Delayed upgrades cost Postal Service

A United States Postal Service plan to consolidate mail facilities could miss $750 million in potential savings, thanks to new delays to an effort that is already a year or more behind schedule, according to a government watchdog.

Postal Service officials have yet to collect data on how proposed service changes and office closings will affect its customers, let alone inform the public of what to expect ahead of the consolidation.

Competition from private carriers with more efficient practices has emptied out many USPS facilities, causing some to operate far below capacity at a high cost to taxpayers.

The agency has lost $26 billion in the past three years alone.

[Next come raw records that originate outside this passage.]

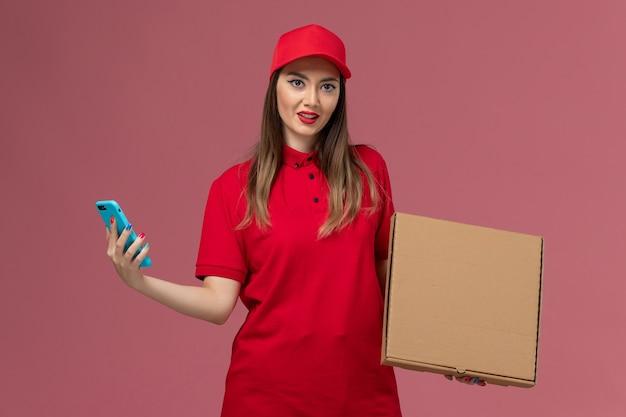 Junge weibliche kurierin der vorderansicht in der roten uniform, die die lieferkiste der lieferung und ihr telefon auf der arbeitsfirma der rosa schreibtischdienstlieferung hält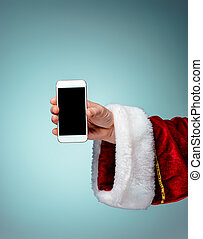 Santa Claus holding mobile smartphone ready for Christmas time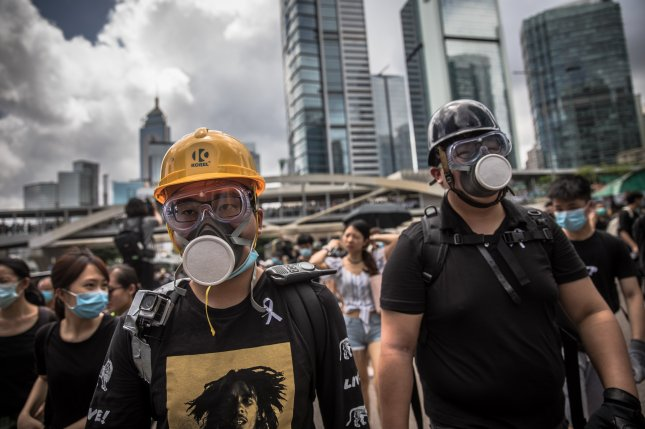 Protesters block a main road outside government buildings in Hong Kong, China, on Friday. Hong Kong is braced for new demonstrations as the government did not respond to a list of protester demands, such as a complete withdrawal of an extradition bill and investigation into police brutality. Photo by Roman Pilipey/EPA-EFE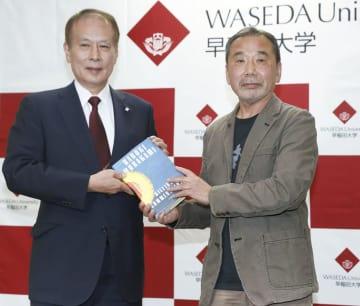 早大の鎌田薫総長(左)に寄贈する書籍を手渡す作家の村上春樹さん=4日午後、東京都新宿区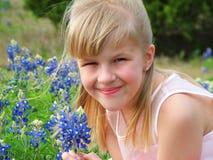 女孩在用花装饰的草甸 图库摄影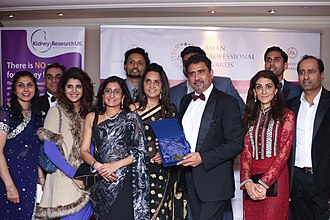 British Asian - An Asian business leader showcasing his awards at the Grange Hotel in London.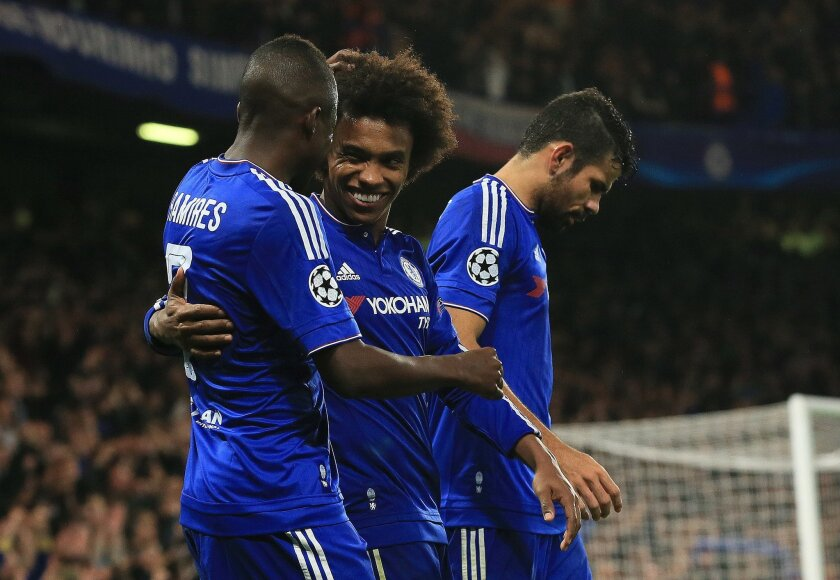 Chelsea's Willian, center, celebrates with Ramires, left, and Diego Costa after scoring the winning goal during the Champions League Group G soccer match between Chelsea and Dynamo Kiev at Stamford Bridge Stadium in London,  Wednesday, Nov. 4, 2015. (AP Photo/Tim Ireland)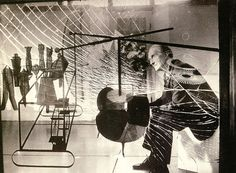 """Marcel Duchamp photographed by Mark Kauffman behind his early masterwork """"The Large Glass"""" at the Philadelphia Museum of Art."""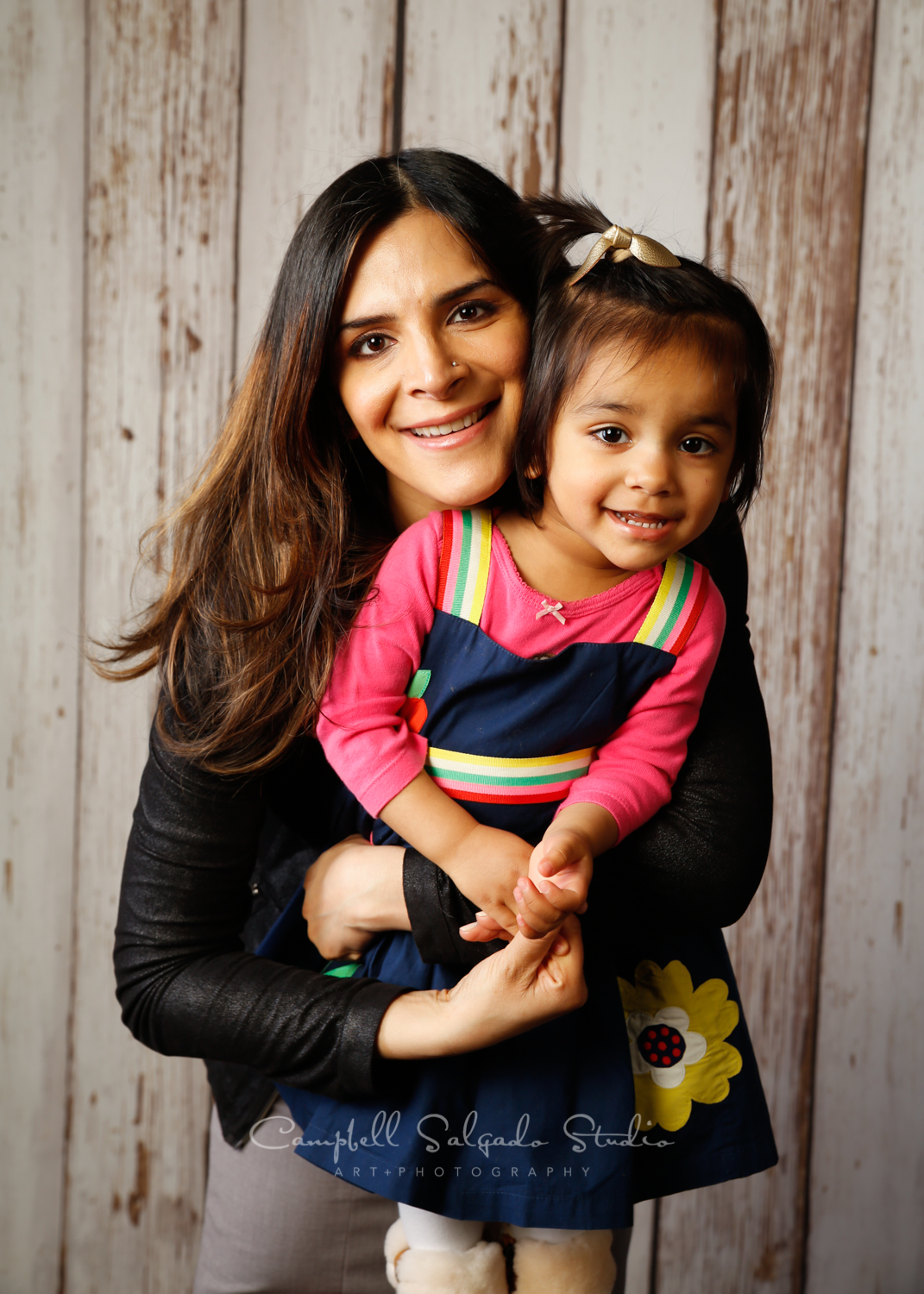 Portrait of mother and daughter on white fenceboards background by family photographers at Campbell Salgado Studio in Portland, Oregon.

In December 2011, the Postal Service announced its plans to consolidate more than 200 of its nationwide mail offices in two phases.

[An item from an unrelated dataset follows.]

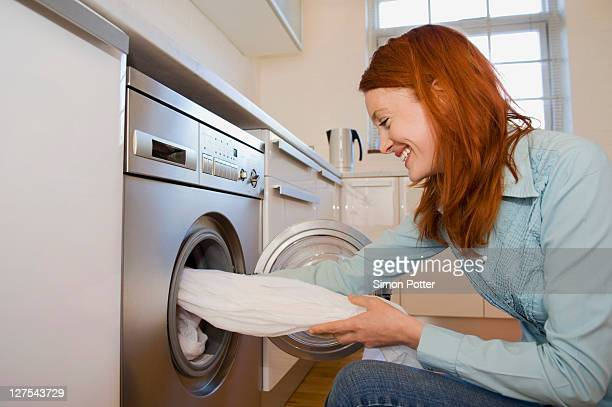 Woman unloading washing machine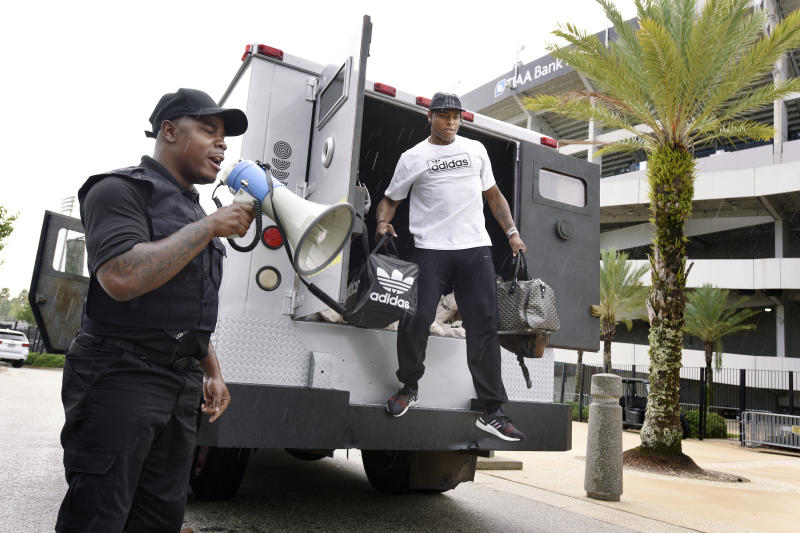 Comedian Ha Ha Davis, left, announces the arrival of Jacksonville Jaguars cornerback Jalen Ramsey to NFL football training camp as he steps from the back of an armored car outside TIAA Bank Field in Jacksonville, Fla., Wednesday, July 24, 2019. (Bob Self/The Florida Times-Union via AP)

USPS officials succeeded in regrouping 141 facilities over the next two years, saving the government an estimated $865 million annually.

The agency announced a second round of the Network Rationalization Initiative in 2012. Along with 82 additional consolidations, USPS officials proposed an overhaul of the agency’s service standards.

Postal Service carriers would no longer deliver periodicals and most first-class mail overnight, and the agency would push “a substantial portion” of two-day mail delivery to three-day.

In summer 2012, USPS officials set the deadline for completion of the initiative’s second phase for Feb. 1, 2014, promising to alert customers to any possible disruptions well in advance of the changes.

But just one week before the agency was set to unveil its reorganized infrastructure, the Postal Service changed the official deadline from Feb. 1 to “the effective date identified by the Postal Service in a future Federal Register Document.”

The postmaster general announced in June it had pushed the completion date back to January 2015.

The IG said postal officials have yet to perform the most basic preparations ahead of the restructure, such as studies of the impact of the planned service changes.

Postal officials claimed they plan to make analysis worksheets available to their facilities at the start of 2015, the same time the consolidations are slated for completion, the IG said.

The IG predicted customers may experience delayed mail and deliveries after 5 p.m. thanks to “unexpected workload” and “dissatisfaction” with the Postal Service brand.

By further delaying the consolidations and service updates, the Postal Service is missing out on an estimated $750 million each year in savings, the IG said.